Work required -> What follows is a listing; give it again exactly, in its entirety.

Dataset entries ->
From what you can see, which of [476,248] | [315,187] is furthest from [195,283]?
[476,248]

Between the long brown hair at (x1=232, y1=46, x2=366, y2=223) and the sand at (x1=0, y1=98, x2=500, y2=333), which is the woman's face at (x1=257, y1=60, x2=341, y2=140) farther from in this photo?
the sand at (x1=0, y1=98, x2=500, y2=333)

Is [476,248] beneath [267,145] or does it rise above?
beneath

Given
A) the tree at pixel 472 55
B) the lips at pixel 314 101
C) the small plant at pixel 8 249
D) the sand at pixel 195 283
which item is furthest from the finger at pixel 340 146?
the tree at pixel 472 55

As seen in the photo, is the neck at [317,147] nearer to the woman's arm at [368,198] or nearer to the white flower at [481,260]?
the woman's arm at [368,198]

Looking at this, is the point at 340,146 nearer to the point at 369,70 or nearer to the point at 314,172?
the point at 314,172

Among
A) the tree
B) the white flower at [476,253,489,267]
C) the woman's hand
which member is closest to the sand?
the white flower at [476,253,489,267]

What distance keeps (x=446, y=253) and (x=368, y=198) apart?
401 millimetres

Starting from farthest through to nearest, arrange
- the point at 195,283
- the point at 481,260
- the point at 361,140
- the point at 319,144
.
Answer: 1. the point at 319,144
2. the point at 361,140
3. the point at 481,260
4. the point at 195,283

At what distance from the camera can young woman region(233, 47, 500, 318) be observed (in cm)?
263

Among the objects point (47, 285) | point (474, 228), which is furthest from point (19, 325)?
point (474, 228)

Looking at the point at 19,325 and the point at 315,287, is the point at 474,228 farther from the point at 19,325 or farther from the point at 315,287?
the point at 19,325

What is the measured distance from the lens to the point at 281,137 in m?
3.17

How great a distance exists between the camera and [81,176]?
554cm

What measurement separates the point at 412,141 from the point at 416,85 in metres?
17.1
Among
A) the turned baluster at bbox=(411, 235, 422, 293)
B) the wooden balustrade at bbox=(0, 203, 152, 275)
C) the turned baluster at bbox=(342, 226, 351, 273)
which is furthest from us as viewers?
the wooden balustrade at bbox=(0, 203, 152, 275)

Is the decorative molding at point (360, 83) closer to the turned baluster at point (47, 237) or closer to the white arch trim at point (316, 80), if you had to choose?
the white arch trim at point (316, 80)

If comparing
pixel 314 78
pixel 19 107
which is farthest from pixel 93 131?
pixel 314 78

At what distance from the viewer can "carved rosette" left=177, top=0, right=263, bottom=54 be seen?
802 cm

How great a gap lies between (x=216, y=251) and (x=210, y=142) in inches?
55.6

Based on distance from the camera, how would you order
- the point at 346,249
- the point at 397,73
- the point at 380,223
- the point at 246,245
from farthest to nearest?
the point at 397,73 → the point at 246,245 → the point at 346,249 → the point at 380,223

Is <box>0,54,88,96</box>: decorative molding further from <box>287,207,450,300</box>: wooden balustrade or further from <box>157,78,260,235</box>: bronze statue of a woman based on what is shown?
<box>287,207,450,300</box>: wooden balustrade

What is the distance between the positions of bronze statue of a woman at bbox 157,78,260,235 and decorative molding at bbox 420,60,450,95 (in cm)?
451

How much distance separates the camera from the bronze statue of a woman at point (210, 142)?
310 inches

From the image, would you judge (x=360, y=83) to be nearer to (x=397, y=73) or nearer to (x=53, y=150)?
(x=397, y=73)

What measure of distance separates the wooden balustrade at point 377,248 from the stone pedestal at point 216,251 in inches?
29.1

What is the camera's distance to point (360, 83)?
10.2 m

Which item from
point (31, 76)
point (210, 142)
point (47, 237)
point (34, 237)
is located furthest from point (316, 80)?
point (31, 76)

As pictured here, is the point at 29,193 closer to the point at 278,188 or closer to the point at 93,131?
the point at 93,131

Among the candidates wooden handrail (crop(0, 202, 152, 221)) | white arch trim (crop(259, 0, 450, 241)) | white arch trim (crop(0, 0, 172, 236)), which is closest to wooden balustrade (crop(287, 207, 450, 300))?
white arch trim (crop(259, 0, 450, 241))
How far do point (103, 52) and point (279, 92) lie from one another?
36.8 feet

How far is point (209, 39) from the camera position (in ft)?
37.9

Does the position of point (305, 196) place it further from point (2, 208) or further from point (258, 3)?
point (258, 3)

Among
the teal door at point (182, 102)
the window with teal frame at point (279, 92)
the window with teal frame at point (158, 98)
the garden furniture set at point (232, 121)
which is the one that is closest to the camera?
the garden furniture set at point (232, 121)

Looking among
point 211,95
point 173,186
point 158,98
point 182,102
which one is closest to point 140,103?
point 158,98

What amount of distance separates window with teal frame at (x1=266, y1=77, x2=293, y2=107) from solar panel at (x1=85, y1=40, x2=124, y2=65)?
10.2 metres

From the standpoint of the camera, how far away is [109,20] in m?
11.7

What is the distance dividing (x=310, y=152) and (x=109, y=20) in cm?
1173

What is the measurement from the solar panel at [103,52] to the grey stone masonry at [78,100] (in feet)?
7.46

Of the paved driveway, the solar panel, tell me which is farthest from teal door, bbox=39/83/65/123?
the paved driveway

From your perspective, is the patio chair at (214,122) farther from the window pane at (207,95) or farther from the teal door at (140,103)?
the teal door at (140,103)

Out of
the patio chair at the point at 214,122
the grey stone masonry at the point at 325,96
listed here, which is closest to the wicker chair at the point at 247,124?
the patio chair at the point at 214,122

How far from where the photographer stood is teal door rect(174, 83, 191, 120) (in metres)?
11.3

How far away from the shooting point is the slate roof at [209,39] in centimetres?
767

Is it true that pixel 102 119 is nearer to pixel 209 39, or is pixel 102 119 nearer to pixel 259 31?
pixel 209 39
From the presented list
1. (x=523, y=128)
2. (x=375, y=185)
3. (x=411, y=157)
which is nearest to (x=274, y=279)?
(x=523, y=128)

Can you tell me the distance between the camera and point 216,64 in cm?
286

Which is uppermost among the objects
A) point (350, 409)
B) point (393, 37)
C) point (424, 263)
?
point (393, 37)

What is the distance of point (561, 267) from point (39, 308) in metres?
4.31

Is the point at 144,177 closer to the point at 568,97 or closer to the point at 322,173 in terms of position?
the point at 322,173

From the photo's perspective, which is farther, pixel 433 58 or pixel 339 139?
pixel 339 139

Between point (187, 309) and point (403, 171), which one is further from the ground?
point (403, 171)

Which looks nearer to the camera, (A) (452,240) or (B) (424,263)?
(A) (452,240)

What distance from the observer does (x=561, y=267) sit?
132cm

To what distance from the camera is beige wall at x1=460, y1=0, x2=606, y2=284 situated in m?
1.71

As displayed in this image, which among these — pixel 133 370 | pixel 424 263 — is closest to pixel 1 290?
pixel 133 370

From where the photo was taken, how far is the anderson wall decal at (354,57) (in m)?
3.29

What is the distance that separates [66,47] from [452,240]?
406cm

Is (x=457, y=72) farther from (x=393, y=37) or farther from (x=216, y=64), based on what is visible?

Answer in full ->
From what you can see, which of [476,248] | [315,187] is furthest from [195,283]?
[476,248]

Between the long brown hair at (x1=232, y1=46, x2=366, y2=223) and the sand at (x1=0, y1=98, x2=500, y2=333), which is the woman's face at (x1=257, y1=60, x2=341, y2=140) farther from in this photo?
the sand at (x1=0, y1=98, x2=500, y2=333)

Is [476,248] beneath [267,145] or does it rise above?
beneath

Given
A) the tree at pixel 472 55
B) the lips at pixel 314 101
C) the small plant at pixel 8 249
D) the sand at pixel 195 283
which item is furthest from the finger at pixel 340 146?
the tree at pixel 472 55

As seen in the photo, is the neck at [317,147] nearer to the woman's arm at [368,198] or nearer to the white flower at [481,260]?
the woman's arm at [368,198]

Looking at this, is the point at 340,146 nearer to the point at 369,70 or nearer to the point at 314,172?
the point at 314,172

Among
A) the tree
B) the white flower at [476,253,489,267]
C) the woman's hand
which member is closest to the sand?
the white flower at [476,253,489,267]

What distance keeps (x=446, y=253) and (x=368, y=198) apart?
401 millimetres

Starting from farthest through to nearest, arrange
- the point at 195,283
- the point at 481,260
- the point at 361,140
- the point at 319,144
.
Answer: 1. the point at 319,144
2. the point at 361,140
3. the point at 481,260
4. the point at 195,283

At what distance from the camera can young woman region(233, 47, 500, 318) be observed (in cm)?
263

Among the objects point (47, 285) | point (474, 228), which is furthest from point (19, 325)?
point (474, 228)

Looking at the point at 19,325 and the point at 315,287, is the point at 474,228 farther from the point at 19,325 or farther from the point at 315,287?
the point at 19,325

What is the measured distance from the lens to the point at 281,137 in m?
3.17

How great a distance exists between the camera and [81,176]?
554cm

What measurement separates the point at 412,141 from the point at 416,85 in metres?
17.1
Among
A) the turned baluster at bbox=(411, 235, 422, 293)
B) the wooden balustrade at bbox=(0, 203, 152, 275)
C) the turned baluster at bbox=(342, 226, 351, 273)
which is furthest from us as viewers?
the wooden balustrade at bbox=(0, 203, 152, 275)

Is the decorative molding at point (360, 83) closer to the turned baluster at point (47, 237) or closer to the white arch trim at point (316, 80), if you had to choose?
the white arch trim at point (316, 80)

If comparing
pixel 314 78
pixel 19 107
which is farthest from pixel 93 131?
pixel 314 78

At what distance from the viewer can "carved rosette" left=177, top=0, right=263, bottom=54 be seen?
802 cm

How great a gap lies between (x=216, y=251) and (x=210, y=142) in inches?
55.6

Based on distance from the camera, how would you order
- the point at 346,249
- the point at 397,73
- the point at 380,223
- the point at 246,245
from farthest to nearest?
the point at 397,73 → the point at 246,245 → the point at 346,249 → the point at 380,223

Is <box>0,54,88,96</box>: decorative molding further from <box>287,207,450,300</box>: wooden balustrade or further from <box>157,78,260,235</box>: bronze statue of a woman based on what is shown?
<box>287,207,450,300</box>: wooden balustrade

What is the distance between the positions of bronze statue of a woman at bbox 157,78,260,235 and decorative molding at bbox 420,60,450,95 (in cm)?
451

How much distance separates the camera from the bronze statue of a woman at point (210, 142)?
310 inches

From the image, would you judge (x=360, y=83) to be nearer to (x=397, y=73) or nearer to (x=53, y=150)?
(x=397, y=73)

What measure of distance separates the wooden balustrade at point 377,248 from the stone pedestal at point 216,251 in inches?
29.1

What is the camera's distance to point (360, 83)?
10.2 m

Which item from
point (31, 76)
point (210, 142)
point (47, 237)
point (34, 237)
is located furthest from point (316, 80)?
point (31, 76)

As pictured here, is the point at 29,193 closer to the point at 278,188 or closer to the point at 93,131?
the point at 93,131

Among the candidates wooden handrail (crop(0, 202, 152, 221)) | white arch trim (crop(259, 0, 450, 241)) | white arch trim (crop(0, 0, 172, 236)), which is closest to wooden balustrade (crop(287, 207, 450, 300))?
white arch trim (crop(259, 0, 450, 241))
How far do point (103, 52) and point (279, 92) lie from one another?
36.8 feet

How far is point (209, 39) from the camera position (in ft)?
37.9

Does the position of point (305, 196) place it further from point (2, 208) or further from point (258, 3)?
point (258, 3)

Among
the teal door at point (182, 102)
the window with teal frame at point (279, 92)
the window with teal frame at point (158, 98)
the garden furniture set at point (232, 121)
which is the one that is closest to the camera?
the garden furniture set at point (232, 121)

Looking among
point 211,95
point 173,186
point 158,98
point 182,102
which one is closest to point 140,103?
point 158,98

What amount of distance separates window with teal frame at (x1=266, y1=77, x2=293, y2=107) from solar panel at (x1=85, y1=40, x2=124, y2=65)?
10.2 metres

From the standpoint of the camera, how far away is [109,20] in m?
11.7

What is the distance dividing (x=310, y=152) and (x=109, y=20) in cm?
1173

What is the measurement from the solar panel at [103,52] to the grey stone masonry at [78,100] (in feet)?
7.46

Of the paved driveway, the solar panel, tell me which is farthest from teal door, bbox=39/83/65/123?
the paved driveway

From your perspective, is the patio chair at (214,122) farther from the window pane at (207,95) or farther from the teal door at (140,103)?
the teal door at (140,103)

Out of
the patio chair at the point at 214,122
the grey stone masonry at the point at 325,96
listed here, which is closest to the wicker chair at the point at 247,124?
the patio chair at the point at 214,122

How far from where the photographer stood is teal door rect(174, 83, 191, 120) (in metres)?
11.3

How far away from the shooting point is the slate roof at [209,39] in centimetres?
767

Is it true that pixel 102 119 is nearer to pixel 209 39, or is pixel 102 119 nearer to pixel 259 31?
pixel 209 39
From the presented list
1. (x=523, y=128)
2. (x=375, y=185)
3. (x=411, y=157)
which is nearest to (x=274, y=279)?
(x=523, y=128)

Can you tell me the distance between the camera and point 216,64 in cm?
286

Which is uppermost among the objects
A) point (350, 409)
B) point (393, 37)
C) point (424, 263)
?
point (393, 37)

What is the distance of point (561, 267) from point (39, 308) in metres?
4.31

Is the point at 144,177 closer to the point at 568,97 or closer to the point at 322,173 in terms of position?
the point at 322,173

From the photo's perspective, which is farther, pixel 433 58 or pixel 339 139?
pixel 339 139

Between point (187, 309) and point (403, 171), which one is further from the ground?
point (403, 171)

Which looks nearer to the camera, (A) (452,240) or (B) (424,263)?
(A) (452,240)

What distance from the observer does (x=561, y=267) sit?
132cm

To what distance from the camera is beige wall at x1=460, y1=0, x2=606, y2=284 situated in m?
1.71

As displayed in this image, which among these — pixel 133 370 | pixel 424 263 — is closest to pixel 1 290?
pixel 133 370

From where the photo was taken, how far is the anderson wall decal at (354,57) (in m)?
3.29

What is the distance that separates [66,47] from [452,240]?
406cm

Is (x=457, y=72) farther from (x=393, y=37) or farther from (x=216, y=64), based on what is visible?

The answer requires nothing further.